The influenza outbreak, the soldiers on the beach, and the soldiers who patronize the Bear Flag are more reminders of current events. Even though the war and the Depression seem to have passed Cannery Row by, their effects can still be felt. The response of Doc and Dora to the flu epidemic is a part of the mythology of Cannery Row: a place run by a bunch of misfits who pull together when the going gets tough. Mack and the boys are also proving their resourcefulness again in this section. While the Captain does get hurt by their buffoonery, it is not serious and the reader is left with the impression that the Captain will not regret the trashing of his house. Ultimately, too, the frog collecting is fabulously successful, and everything seems set for Doc's party.

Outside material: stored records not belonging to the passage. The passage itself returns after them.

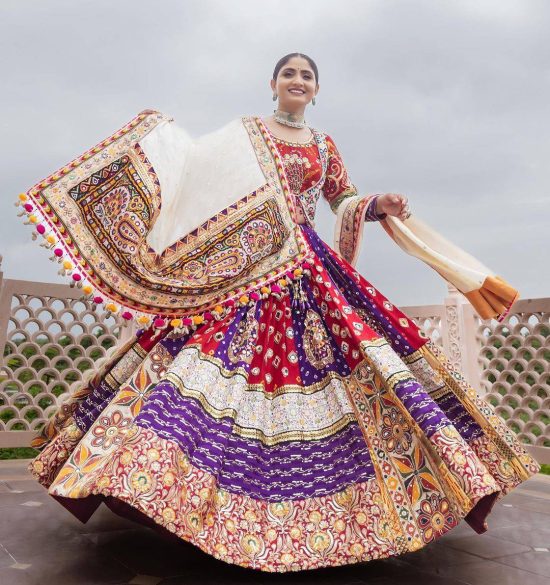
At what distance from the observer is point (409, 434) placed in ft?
7.54

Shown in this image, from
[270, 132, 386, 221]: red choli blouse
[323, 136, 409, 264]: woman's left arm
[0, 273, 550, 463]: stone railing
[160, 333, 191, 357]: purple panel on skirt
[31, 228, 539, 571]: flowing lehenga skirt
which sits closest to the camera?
[31, 228, 539, 571]: flowing lehenga skirt

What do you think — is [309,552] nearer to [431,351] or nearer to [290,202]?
[431,351]

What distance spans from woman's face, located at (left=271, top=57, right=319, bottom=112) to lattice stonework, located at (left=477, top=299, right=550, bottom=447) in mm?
3081

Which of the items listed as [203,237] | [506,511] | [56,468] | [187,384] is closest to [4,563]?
[56,468]

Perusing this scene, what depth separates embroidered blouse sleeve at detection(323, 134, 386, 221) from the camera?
3365 mm

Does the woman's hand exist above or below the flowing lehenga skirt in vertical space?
above

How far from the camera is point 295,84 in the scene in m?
3.16

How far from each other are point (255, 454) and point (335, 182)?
1727mm

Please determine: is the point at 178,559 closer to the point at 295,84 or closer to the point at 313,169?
the point at 313,169

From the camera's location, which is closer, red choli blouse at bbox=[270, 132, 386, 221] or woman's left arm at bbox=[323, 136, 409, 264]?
red choli blouse at bbox=[270, 132, 386, 221]

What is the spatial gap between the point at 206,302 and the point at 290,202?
0.70 metres

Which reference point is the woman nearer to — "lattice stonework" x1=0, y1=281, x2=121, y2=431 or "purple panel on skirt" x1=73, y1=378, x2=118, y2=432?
"purple panel on skirt" x1=73, y1=378, x2=118, y2=432

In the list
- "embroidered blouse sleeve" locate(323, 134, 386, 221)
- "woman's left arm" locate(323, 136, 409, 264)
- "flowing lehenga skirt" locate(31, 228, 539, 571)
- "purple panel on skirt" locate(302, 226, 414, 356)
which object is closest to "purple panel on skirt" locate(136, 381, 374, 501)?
"flowing lehenga skirt" locate(31, 228, 539, 571)

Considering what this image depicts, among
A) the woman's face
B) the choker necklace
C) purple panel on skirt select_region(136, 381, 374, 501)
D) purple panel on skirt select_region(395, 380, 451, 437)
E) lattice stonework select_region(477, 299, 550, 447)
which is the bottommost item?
lattice stonework select_region(477, 299, 550, 447)
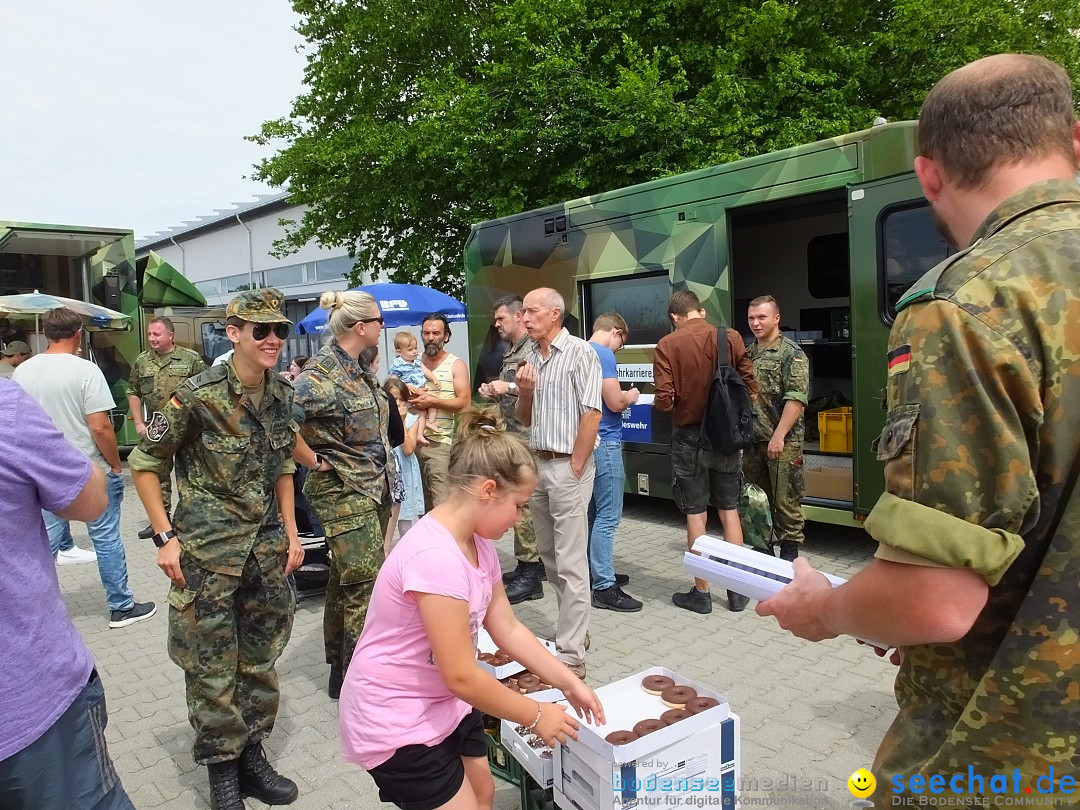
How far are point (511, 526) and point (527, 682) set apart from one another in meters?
1.05

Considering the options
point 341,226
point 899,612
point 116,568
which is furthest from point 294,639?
point 341,226

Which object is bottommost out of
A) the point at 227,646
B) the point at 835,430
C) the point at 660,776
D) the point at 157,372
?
the point at 660,776

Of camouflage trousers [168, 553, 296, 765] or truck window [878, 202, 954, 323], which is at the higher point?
truck window [878, 202, 954, 323]

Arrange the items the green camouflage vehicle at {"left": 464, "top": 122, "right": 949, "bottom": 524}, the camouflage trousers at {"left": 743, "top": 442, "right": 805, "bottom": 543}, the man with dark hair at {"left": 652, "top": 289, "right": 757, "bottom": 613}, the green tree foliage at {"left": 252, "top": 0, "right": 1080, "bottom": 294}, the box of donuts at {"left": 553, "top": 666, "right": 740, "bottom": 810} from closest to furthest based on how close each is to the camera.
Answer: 1. the box of donuts at {"left": 553, "top": 666, "right": 740, "bottom": 810}
2. the man with dark hair at {"left": 652, "top": 289, "right": 757, "bottom": 613}
3. the green camouflage vehicle at {"left": 464, "top": 122, "right": 949, "bottom": 524}
4. the camouflage trousers at {"left": 743, "top": 442, "right": 805, "bottom": 543}
5. the green tree foliage at {"left": 252, "top": 0, "right": 1080, "bottom": 294}

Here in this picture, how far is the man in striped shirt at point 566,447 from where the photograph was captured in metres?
4.09

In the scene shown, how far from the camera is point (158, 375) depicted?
774cm

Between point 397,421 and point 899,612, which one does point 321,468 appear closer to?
point 397,421

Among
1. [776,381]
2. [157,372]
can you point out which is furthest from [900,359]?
[157,372]

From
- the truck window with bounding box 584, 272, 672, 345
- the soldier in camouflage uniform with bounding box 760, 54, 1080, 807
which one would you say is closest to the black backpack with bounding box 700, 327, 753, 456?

Doc's ruminations on telling the truth and lying provide some insight into the way the Row sees itself and into how Steinbeck chooses to tell his story. Lies, at least the kind that Doc tells, let everyone keep their views of the world intact. The people he meets on his hike through the South don't believe that there are people out there who would undertake such a walk as therapy or recreation. Telling them that he's walking to win a bet lets them continue to believe that people are motivated by simple, logical reasons. The counter girl who serves him the beer milkshake cannot conceive of a person who would do something clearly unpleasant, like drinking a beer milkshake, just to have a new experience. Telling her that it is medicinal gives her something she can understand. Likewise, the lies and flattery that Mack and the Captain unleash on each other facilitate social interaction. By acceding to Mack's assumption that he is a military man and that his dog is a champion from Virginia, the Captain is able to take back his initial hostility toward the boys and even invite them into his home. By assuming a pose of expertise and making some grandiose claims about their collecting activities, Mack lets the Captain revise his opinion toward the boys. Through this series of minor lies, goodwill is restored and everyone goes home more or less happy.
Doc's trip is our first real sight (other than the boys' visit with the Captain) of the world outside Cannery Row. This is a place of discord, as exemplified by the unpleasant hitchhiker. Doc views the world mainly as a series of stretches of highway, punctuated by stops for food. His loneliness and the strangeness of his behavior while on the road highlight to how great an extent Doc is a creature of Cannery Row. The romanticized little world of Cannery Row, which thrives on poverty and vice, is nevertheless functional and complete; the outside world is a shambles.